__TUGAS SINGKAT__: Ketik ulang persis bagian sumber mulai dari "Akhir-akhir ini saya" sampai dengan "NATO dan AS.", termasuk kedua kutipan itu.

__SUMBER__:
┄┄┄┄┄┄
Akhir-akhir ini saya rajin memantau perang Rusia dan Ukraina. Terutama sejak Ukraina menyerang wilayah Kursk, wilayah perbatasan timur Rusia. Seperti kita tahu, selama ini, Ukraina berperang melawan Rusia di medan “tanah Ukraina” yang “dianeksasi” oleh Rusia. Kenapa saya tambahkan tanda petik? Karena ini adalah versi berita Barat. Versi Rusia adalah mengambil kembali wilayah Rusia yang pernah diberikan ke Ukraina dan sudah ada referendum yang menyatakan rakyat di tanah tersebut memilih bergabung ke Rusia. Dalam tulisan saya sebelumnya, saya ceritakan alasan utama Rusia menyerang Ukraina dan bagaimana perdamaian yang sudah dirintis gagal gara-gara bujuk rayu NATO dan AS.
┄┄┄┄┄┄
__DATA TERSIMPAN__:

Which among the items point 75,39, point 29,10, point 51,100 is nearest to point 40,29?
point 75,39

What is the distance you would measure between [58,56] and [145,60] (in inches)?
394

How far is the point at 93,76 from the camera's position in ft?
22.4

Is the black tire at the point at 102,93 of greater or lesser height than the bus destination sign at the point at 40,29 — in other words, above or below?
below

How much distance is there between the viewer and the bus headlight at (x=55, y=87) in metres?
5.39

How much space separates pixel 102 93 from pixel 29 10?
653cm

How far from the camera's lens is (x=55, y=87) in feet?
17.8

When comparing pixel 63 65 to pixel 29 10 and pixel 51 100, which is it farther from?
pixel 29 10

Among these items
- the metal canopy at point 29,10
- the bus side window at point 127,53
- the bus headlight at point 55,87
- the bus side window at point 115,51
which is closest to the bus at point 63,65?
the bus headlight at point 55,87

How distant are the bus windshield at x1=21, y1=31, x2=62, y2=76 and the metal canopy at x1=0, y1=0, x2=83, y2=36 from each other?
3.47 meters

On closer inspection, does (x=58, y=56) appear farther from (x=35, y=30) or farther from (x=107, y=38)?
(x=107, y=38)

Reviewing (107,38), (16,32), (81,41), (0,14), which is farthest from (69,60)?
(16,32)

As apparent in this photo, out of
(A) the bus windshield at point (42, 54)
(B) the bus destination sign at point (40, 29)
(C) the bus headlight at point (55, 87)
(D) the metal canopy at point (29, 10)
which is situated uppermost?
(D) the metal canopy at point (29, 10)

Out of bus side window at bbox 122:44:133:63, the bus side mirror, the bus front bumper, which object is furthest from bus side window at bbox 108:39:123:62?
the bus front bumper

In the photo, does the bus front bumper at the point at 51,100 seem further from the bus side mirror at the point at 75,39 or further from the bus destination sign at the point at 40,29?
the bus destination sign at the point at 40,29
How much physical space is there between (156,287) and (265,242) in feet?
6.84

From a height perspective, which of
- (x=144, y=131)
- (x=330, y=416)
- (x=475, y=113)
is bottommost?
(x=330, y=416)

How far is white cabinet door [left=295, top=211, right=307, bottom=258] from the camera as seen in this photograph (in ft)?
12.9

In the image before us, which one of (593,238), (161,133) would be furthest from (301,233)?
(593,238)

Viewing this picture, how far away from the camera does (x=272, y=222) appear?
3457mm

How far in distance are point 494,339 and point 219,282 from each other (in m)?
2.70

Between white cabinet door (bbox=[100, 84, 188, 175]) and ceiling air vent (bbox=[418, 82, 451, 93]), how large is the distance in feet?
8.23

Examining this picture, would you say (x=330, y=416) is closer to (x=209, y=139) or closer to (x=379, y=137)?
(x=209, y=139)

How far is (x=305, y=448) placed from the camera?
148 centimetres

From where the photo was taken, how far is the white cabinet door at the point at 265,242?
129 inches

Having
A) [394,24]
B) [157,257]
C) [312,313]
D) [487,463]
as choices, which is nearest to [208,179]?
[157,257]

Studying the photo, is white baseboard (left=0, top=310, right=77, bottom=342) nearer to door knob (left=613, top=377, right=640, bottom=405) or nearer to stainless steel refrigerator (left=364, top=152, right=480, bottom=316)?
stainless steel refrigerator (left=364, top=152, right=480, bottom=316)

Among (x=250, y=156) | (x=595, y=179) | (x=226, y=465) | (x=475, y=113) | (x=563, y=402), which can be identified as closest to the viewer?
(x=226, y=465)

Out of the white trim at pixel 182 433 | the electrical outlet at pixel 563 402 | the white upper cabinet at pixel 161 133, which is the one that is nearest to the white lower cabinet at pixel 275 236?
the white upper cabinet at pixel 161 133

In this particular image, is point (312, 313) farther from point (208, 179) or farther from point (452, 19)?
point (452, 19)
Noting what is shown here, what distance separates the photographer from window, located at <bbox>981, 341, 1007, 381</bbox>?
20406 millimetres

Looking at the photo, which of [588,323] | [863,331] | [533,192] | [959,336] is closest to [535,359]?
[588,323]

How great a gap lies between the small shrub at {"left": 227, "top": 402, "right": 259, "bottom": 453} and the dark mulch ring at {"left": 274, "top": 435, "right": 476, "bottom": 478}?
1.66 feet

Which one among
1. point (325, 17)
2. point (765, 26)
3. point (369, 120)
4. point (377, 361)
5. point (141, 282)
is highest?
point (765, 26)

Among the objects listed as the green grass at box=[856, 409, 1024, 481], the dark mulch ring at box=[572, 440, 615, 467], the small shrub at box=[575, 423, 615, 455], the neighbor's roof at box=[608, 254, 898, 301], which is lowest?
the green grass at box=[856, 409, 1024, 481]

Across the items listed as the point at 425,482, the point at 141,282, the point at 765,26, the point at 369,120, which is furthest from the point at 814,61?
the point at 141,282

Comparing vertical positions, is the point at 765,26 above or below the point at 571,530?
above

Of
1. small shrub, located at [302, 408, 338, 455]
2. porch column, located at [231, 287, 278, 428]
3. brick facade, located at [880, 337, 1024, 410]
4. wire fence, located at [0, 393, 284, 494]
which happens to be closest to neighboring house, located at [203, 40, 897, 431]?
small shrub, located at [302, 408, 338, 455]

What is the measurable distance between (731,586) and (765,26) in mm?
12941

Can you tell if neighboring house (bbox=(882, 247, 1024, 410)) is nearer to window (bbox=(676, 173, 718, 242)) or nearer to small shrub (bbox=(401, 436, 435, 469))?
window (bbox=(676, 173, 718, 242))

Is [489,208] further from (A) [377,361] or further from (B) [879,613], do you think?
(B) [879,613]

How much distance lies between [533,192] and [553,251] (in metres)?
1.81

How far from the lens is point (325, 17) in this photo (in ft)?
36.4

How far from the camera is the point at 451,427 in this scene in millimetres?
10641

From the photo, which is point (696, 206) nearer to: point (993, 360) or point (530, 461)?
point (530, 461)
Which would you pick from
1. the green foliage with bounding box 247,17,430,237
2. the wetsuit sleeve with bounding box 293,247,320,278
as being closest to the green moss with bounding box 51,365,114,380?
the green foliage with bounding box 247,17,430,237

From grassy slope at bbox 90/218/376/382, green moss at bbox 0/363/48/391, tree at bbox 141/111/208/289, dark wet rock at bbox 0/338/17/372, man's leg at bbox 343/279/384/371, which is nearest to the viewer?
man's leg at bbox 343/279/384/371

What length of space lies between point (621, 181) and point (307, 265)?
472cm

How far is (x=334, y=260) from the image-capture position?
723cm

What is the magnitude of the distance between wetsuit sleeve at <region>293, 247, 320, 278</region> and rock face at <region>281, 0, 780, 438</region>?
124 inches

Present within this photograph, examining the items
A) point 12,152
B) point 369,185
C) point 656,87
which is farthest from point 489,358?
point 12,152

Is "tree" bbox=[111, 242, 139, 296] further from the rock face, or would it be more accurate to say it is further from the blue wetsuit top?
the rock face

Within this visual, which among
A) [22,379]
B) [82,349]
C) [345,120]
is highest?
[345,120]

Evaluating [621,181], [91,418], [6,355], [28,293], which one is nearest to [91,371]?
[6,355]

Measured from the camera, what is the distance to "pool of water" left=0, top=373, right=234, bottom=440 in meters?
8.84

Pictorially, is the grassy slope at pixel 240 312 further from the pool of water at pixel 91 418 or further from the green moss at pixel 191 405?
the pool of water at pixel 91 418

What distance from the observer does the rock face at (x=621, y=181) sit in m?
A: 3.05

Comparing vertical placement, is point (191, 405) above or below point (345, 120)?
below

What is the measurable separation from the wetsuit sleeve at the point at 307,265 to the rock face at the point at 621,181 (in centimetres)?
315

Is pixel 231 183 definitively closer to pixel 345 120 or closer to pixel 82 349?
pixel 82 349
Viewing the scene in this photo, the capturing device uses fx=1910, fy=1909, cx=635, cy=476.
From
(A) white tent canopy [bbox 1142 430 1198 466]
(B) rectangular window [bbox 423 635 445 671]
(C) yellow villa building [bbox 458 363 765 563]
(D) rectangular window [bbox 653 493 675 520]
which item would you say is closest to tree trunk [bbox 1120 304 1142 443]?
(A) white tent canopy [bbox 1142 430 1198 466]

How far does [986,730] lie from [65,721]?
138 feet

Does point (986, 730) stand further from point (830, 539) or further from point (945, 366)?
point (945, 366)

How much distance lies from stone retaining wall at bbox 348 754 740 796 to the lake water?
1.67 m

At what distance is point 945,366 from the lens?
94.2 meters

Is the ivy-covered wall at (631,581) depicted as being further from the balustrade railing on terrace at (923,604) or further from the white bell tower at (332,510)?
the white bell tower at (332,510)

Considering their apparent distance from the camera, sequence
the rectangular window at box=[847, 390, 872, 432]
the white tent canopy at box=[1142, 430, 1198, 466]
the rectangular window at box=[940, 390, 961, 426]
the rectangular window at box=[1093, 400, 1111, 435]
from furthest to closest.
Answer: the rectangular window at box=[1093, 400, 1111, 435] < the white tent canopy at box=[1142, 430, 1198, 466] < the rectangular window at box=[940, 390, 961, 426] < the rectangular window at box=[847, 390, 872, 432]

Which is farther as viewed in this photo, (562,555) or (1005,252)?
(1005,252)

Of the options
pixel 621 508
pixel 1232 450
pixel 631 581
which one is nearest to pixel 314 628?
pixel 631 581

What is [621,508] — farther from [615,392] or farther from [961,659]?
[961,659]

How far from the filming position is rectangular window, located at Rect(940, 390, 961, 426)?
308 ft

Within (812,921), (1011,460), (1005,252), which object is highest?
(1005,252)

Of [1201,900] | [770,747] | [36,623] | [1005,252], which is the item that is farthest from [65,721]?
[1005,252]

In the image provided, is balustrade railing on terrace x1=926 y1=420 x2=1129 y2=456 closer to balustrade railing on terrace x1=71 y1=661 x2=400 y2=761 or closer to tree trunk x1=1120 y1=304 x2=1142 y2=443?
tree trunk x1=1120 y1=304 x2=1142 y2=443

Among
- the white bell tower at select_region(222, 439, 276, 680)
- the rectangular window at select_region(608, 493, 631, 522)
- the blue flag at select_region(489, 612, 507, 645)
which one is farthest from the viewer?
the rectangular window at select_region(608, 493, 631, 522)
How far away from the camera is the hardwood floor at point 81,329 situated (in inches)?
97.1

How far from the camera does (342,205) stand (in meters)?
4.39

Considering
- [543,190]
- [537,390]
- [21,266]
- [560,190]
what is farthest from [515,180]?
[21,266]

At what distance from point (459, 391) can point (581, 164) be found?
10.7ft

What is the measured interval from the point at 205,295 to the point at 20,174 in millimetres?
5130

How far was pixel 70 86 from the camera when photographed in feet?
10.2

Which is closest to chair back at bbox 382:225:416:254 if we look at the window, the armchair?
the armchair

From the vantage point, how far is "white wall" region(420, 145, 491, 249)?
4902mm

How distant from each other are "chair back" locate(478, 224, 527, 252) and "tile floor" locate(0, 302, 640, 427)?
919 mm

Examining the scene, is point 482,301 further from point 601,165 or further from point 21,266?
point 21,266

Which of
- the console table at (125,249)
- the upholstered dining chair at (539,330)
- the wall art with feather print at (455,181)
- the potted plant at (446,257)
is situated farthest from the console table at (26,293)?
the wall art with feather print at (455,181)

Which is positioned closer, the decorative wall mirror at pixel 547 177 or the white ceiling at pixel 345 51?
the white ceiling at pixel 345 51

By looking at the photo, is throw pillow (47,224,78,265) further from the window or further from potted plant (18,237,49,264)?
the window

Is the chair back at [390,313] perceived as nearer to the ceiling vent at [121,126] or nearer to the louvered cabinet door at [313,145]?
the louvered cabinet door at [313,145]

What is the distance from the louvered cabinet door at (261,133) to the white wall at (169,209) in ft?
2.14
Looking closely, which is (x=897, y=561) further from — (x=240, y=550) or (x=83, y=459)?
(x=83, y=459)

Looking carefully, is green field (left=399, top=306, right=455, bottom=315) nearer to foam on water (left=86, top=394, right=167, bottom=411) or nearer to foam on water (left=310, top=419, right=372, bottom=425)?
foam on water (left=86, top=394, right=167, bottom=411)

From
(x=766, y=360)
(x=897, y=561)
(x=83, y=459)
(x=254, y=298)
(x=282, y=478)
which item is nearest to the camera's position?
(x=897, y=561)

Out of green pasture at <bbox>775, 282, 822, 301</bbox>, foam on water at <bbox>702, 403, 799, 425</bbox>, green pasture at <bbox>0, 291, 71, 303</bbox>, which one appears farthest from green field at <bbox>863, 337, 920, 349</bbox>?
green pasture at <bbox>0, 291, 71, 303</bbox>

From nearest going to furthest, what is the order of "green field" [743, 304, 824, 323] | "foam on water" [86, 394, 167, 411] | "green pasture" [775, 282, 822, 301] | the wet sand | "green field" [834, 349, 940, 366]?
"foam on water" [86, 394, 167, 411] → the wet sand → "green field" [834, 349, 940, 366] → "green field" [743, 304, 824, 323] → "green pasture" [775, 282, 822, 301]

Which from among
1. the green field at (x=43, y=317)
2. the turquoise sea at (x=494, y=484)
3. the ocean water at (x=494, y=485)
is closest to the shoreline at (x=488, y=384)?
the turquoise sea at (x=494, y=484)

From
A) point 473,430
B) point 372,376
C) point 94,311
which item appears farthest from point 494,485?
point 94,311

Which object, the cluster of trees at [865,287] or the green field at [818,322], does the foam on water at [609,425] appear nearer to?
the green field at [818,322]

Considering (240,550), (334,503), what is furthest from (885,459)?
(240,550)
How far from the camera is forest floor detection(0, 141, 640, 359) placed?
┄┄┄┄┄┄
__JAWABAN TERTULIS__:
Akhir-akhir ini saya rajin memantau perang Rusia dan Ukraina. Terutama sejak Ukraina menyerang wilayah Kursk, wilayah perbatasan timur Rusia. Seperti kita tahu, selama ini, Ukraina berperang melawan Rusia di medan “tanah Ukraina” yang “dianeksasi” oleh Rusia. Kenapa saya tambahkan tanda petik? Karena ini adalah versi berita Barat. Versi Rusia adalah mengambil kembali wilayah Rusia yang pernah diberikan ke Ukraina dan sudah ada referendum yang menyatakan rakyat di tanah tersebut memilih bergabung ke Rusia. Dalam tulisan saya sebelumnya, saya ceritakan alasan utama Rusia menyerang Ukraina dan bagaimana perdamaian yang sudah dirintis gagal gara-gara bujuk rayu NATO dan AS.